The issue is not whether Romney as president will contradict the positions of Romney as candidate. Of that we can be confident. But Romney is a man with no fixed positions from which to deviate. It’s harder to accuse someone of intellectual hypocrisy when you don’t know where he stood in the first place.
Margaret Carlson is a Bloomberg View columnist.



Now that the Bain capital attack has failed. Lets move on to Massachusetts and see what we can dig up there. The Obama campaign and these journalist apologists are so transparent.
Businessmen generally do not make particularly good politicians. Their management focus is on short-term results, rather than long term policy planning. Running a business for the benefit of shareholders is very different from running a national economy for the benefit of over 300 million citizens. That is why most presidential candidates with business backgrounds fail to succeed and why those who did get elected haven’t been highly rated. As to the much ballyhooed efficiency of the private sector, many who have worked for or seen large corporations from up close know that they can be just as inefficient as government. After all, that is why Bain Capital became successful.
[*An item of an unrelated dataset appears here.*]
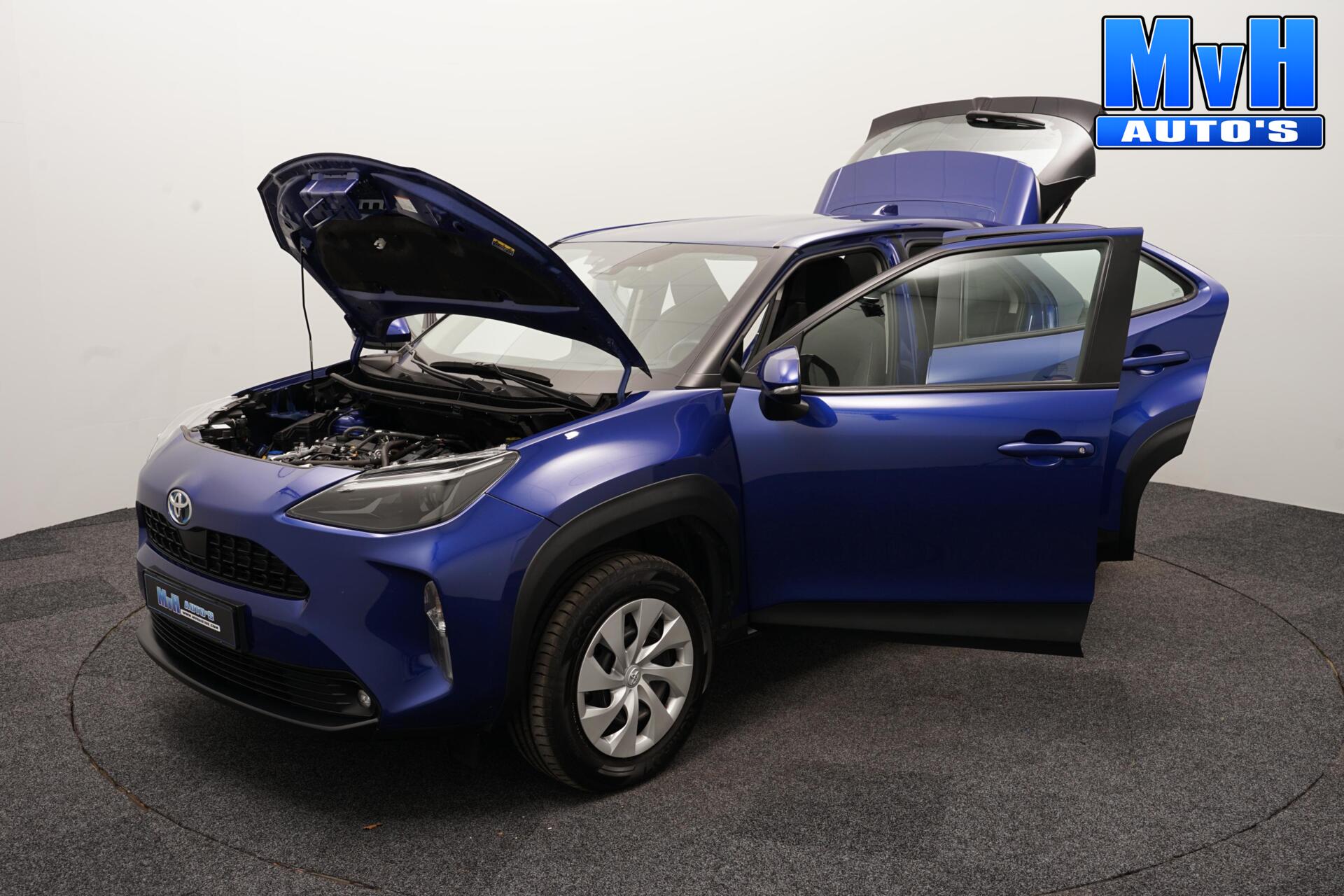 Foto van Toyota Yaris Cross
I think it would have behooved President Obama to have had at least one person in his administration that had business rather than purely academic experience. Not one paid adviser, department head , cabinet person outside of the figurehead business advisory council (which had no power) has business experience. Not one. An economy can choke on life long bureaucrats and academia.
“In Obama’s Cabinet, a full one-third of positions are occupied by appointees who, judging by their bios, have significant corporate or business experience”. See: Politifact.com
http://www.politifact.com/truth-o-meter/statements/2009/dec/02/glenn-beck/beck-says-less-10-percent-obama-cabinet-members-ha/
Lawyers, family members and consultants…..I suppose are business people, after a fashion, but they don’t know how a business works. So even though the claim may be true… because of the manner it was presented makes it false. Hmmmm.
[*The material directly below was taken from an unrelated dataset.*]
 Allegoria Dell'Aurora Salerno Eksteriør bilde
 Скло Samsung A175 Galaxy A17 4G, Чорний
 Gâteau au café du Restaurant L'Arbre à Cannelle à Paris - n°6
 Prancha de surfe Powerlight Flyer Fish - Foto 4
There are no CEO’s, no CFO’s …… hows that.
Many CEO’s and CFO’s cannot run a business. A job title does not say it all.
Was it mentioned in the article that the house and
senate in Mass is overwhelmingly dem and that they
wouldn’t let a mouse sneeze unless it benefitted them.
Next you will be telling us Lizzy Warren is a full blooded
Cherokee Indian. Bloomberg Review….hmmm….didn’t
the wonderful mayor named Bloomberg just outlaw large
sodas? Go have a super sized before you can’t.
Oh, Margaret…would any D get the time of day from their base if he/she pointed to his/her time as governor of Idaho and all the great Conservative-ish things he/she did?